--- Start of Data to process ---

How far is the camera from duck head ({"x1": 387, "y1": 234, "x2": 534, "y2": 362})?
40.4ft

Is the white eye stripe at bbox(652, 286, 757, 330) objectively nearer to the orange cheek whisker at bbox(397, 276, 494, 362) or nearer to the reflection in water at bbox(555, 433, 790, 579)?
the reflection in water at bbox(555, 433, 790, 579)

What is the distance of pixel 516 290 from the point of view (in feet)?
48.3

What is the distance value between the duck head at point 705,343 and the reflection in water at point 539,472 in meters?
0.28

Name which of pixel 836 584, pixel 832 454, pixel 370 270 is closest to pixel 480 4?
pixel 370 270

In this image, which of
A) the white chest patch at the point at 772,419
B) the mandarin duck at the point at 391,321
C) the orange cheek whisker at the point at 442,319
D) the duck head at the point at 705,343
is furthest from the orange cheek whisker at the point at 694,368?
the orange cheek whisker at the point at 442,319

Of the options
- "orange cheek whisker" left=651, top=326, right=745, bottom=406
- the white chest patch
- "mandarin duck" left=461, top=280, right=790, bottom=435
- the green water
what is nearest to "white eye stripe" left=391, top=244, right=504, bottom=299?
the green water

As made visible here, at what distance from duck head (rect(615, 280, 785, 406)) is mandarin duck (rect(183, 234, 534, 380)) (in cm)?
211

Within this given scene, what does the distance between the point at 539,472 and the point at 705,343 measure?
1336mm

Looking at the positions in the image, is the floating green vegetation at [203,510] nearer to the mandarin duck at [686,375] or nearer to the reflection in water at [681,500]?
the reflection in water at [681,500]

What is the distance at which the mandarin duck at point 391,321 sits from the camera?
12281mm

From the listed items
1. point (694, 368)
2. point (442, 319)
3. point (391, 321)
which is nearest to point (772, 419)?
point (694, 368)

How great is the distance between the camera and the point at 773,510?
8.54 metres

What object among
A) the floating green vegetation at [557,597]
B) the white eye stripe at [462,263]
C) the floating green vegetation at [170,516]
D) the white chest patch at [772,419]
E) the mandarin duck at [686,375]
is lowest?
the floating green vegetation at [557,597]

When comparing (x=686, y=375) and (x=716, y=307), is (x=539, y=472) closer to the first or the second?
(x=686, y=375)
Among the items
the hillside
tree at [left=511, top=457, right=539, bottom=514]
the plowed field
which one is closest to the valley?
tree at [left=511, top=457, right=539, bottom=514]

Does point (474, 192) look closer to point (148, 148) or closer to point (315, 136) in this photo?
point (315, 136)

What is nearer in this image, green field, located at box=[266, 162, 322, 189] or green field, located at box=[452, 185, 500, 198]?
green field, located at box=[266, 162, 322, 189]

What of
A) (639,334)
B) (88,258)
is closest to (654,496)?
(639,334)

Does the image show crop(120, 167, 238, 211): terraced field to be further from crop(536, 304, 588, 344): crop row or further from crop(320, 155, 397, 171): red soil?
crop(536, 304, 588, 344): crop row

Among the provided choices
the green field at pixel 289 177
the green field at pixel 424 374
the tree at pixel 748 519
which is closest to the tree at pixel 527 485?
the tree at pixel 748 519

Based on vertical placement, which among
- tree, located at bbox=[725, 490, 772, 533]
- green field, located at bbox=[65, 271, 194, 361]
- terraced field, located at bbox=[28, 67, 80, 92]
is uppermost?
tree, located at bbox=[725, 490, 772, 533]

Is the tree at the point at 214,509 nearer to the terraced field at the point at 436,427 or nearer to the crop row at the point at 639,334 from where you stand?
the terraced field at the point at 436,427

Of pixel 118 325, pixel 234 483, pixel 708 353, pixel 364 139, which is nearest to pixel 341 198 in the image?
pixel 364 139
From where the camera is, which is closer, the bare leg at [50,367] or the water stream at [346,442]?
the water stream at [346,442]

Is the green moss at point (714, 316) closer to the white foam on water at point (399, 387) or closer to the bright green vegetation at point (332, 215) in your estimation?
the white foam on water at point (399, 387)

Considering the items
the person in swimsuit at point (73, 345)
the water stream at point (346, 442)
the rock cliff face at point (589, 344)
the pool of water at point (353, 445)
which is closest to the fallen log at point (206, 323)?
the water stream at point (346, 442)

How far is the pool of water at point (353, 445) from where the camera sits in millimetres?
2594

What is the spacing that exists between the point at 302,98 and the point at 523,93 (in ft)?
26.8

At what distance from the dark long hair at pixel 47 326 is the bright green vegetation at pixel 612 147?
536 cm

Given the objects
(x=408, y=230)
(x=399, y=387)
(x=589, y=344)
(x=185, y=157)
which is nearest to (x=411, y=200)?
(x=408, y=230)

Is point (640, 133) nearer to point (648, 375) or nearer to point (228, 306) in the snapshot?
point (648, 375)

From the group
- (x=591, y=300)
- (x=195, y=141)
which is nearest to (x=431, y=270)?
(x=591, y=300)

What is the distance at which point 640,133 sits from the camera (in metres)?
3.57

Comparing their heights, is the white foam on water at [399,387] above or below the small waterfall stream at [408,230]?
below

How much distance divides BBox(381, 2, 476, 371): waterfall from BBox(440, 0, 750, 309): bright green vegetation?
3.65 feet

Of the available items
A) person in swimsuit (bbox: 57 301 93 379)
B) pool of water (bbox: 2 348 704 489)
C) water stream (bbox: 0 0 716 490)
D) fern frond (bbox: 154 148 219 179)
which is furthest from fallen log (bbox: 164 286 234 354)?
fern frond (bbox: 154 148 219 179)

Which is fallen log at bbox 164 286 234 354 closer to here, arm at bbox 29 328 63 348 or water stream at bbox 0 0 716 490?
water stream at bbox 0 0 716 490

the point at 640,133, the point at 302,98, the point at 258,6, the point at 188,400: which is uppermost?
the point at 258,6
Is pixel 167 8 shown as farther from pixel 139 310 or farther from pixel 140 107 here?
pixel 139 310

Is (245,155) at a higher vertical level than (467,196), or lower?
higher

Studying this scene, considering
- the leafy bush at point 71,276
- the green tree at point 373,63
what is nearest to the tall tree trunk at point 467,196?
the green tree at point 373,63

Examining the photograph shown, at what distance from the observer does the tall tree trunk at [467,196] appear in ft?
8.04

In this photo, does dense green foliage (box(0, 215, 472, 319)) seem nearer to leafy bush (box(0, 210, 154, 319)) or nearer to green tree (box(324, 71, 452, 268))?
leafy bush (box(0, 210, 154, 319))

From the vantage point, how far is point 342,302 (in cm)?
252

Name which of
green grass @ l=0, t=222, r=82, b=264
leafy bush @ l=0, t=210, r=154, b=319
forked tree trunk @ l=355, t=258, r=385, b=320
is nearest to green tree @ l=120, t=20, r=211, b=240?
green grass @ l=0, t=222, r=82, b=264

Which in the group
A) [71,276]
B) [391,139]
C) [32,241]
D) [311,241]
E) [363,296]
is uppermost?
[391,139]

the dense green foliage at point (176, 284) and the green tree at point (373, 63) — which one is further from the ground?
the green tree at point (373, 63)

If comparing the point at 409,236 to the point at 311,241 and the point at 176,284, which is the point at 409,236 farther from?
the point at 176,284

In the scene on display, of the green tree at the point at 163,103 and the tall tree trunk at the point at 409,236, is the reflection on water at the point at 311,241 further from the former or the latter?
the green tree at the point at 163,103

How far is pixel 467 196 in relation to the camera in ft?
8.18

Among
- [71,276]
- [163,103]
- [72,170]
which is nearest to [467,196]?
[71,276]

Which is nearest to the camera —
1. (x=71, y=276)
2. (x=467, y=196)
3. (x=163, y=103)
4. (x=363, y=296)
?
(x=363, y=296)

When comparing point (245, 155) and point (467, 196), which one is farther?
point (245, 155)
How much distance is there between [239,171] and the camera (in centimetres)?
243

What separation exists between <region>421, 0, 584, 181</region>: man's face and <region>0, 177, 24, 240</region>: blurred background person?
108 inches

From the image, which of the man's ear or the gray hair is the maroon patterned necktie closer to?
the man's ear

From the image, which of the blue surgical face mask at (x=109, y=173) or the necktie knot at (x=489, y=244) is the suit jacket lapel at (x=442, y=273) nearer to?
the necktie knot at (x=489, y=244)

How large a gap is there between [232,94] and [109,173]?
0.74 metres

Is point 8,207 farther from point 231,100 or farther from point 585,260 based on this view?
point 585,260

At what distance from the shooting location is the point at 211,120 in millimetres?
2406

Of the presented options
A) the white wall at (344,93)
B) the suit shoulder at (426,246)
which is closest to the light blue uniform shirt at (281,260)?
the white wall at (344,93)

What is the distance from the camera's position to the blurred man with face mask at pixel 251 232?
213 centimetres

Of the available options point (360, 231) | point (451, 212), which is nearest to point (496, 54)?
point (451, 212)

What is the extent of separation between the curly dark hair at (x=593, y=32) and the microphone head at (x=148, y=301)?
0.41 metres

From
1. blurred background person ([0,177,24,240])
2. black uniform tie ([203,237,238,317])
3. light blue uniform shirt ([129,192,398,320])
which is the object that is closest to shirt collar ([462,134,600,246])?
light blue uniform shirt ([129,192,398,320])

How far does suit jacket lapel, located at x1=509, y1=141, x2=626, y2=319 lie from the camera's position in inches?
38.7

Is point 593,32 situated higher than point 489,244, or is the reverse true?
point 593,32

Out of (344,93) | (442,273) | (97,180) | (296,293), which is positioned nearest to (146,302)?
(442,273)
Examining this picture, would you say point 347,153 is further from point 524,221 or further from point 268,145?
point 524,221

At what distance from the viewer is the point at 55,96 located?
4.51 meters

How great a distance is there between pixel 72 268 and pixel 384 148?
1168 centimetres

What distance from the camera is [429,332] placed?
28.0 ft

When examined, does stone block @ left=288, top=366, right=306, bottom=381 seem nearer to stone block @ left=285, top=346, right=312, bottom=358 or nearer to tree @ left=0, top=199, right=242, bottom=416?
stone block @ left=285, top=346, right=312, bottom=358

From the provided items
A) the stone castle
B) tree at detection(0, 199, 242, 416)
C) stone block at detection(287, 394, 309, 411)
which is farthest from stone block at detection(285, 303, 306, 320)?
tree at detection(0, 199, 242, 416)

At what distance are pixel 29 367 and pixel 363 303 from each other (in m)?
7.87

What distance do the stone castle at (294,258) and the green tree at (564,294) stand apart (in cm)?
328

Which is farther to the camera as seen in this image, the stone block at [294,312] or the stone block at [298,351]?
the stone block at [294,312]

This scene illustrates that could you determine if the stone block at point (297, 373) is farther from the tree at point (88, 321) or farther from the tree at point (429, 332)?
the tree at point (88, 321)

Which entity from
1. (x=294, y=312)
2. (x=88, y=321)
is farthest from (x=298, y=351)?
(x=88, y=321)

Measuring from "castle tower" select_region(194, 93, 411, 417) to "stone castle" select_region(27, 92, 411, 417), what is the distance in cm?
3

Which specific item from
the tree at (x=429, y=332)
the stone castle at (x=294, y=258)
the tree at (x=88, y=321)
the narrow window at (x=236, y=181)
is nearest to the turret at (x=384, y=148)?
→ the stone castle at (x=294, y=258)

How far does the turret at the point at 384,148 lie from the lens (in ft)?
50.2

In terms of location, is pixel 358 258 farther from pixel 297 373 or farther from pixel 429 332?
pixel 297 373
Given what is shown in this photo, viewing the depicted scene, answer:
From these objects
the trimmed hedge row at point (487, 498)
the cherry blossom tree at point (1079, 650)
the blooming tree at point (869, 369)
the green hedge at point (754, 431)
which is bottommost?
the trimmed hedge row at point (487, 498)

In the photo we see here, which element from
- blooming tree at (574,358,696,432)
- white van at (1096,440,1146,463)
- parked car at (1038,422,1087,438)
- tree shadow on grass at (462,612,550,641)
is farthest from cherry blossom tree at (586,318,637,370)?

--- End of Data to process ---

Exercise prompt = Lay out the lines from the one containing "This scene illustrates" through the end of the records, inclusive, as a Markdown table with the columns Row and Line, giving each line a row number and leaving out blank lines.

The reply =
| Row | Line |
|---|---|
| 1 | This scene illustrates that could you determine if the stone block at point (297, 373) is farther from the tree at point (88, 321) or farther from the tree at point (429, 332)? |
| 2 | the tree at point (88, 321) |
| 3 | Which entity from |
| 4 | 1. (x=294, y=312) |
| 5 | 2. (x=88, y=321) |
| 6 | is farthest from (x=298, y=351)? |
| 7 | (x=88, y=321) |
| 8 | Measuring from "castle tower" select_region(194, 93, 411, 417) to "stone castle" select_region(27, 92, 411, 417), what is the distance in cm? |
| 9 | 3 |
| 10 | Which specific item from |
| 11 | the tree at (x=429, y=332) |
| 12 | the stone castle at (x=294, y=258) |
| 13 | the tree at (x=88, y=321) |
| 14 | the narrow window at (x=236, y=181) |
| 15 | is nearest to the turret at (x=384, y=148)? |
| 16 | → the stone castle at (x=294, y=258) |
| 17 | How far does the turret at the point at 384,148 lie from the lens (in ft)? |
| 18 | 50.2 |
| 19 | In terms of location, is pixel 358 258 farther from pixel 297 373 or farther from pixel 429 332? |
| 20 | pixel 297 373 |
| 21 | Given what is shown in this photo, viewing the depicted scene, answer: |
| 22 | From these objects |
| 23 | the trimmed hedge row at point (487, 498) |
| 24 | the cherry blossom tree at point (1079, 650) |
| 25 | the blooming tree at point (869, 369) |
| 26 | the green hedge at point (754, 431) |
| 27 | which is bottommost? |
| 28 | the trimmed hedge row at point (487, 498) |
| 29 | In the photo we see here, which element from |
| 30 | - blooming tree at (574,358,696,432) |
| 31 | - white van at (1096,440,1146,463) |
| 32 | - parked car at (1038,422,1087,438) |
| 33 | - tree shadow on grass at (462,612,550,641) |
| 34 | is farthest from cherry blossom tree at (586,318,637,370)? |